→ Directions
In the records below, the line containing "common name: baboon" is the first to keep. Retype it and all later lines exactly, through the end.

→ Exercise materials
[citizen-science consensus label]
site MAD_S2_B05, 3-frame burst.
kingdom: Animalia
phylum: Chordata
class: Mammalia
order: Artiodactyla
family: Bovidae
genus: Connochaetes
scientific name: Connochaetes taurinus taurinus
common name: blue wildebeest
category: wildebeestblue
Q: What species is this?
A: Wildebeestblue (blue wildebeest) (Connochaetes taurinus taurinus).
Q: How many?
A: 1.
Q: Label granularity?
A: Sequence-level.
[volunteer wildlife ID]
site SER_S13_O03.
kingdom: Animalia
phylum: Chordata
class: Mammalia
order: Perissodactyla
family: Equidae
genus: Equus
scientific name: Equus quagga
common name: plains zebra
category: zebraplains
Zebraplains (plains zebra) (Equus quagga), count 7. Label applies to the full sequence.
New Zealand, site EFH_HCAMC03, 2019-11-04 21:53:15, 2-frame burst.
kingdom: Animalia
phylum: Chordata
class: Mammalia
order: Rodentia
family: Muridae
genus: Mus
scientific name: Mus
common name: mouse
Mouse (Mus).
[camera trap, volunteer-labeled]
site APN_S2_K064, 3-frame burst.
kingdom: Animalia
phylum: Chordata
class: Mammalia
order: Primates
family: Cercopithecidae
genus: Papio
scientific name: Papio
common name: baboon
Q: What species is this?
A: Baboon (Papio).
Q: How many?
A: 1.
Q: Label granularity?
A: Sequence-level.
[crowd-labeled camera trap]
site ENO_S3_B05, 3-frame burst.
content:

→ Expected answer
common name: baboon
Q: What species is this?
A: Baboon (Papio).
Q: How many?
A: 1.
Q: Label granularity?
A: Sequence-level.
[crowd-labeled camera trap]
site ENO_S3_B05, 3-frame burst.
content:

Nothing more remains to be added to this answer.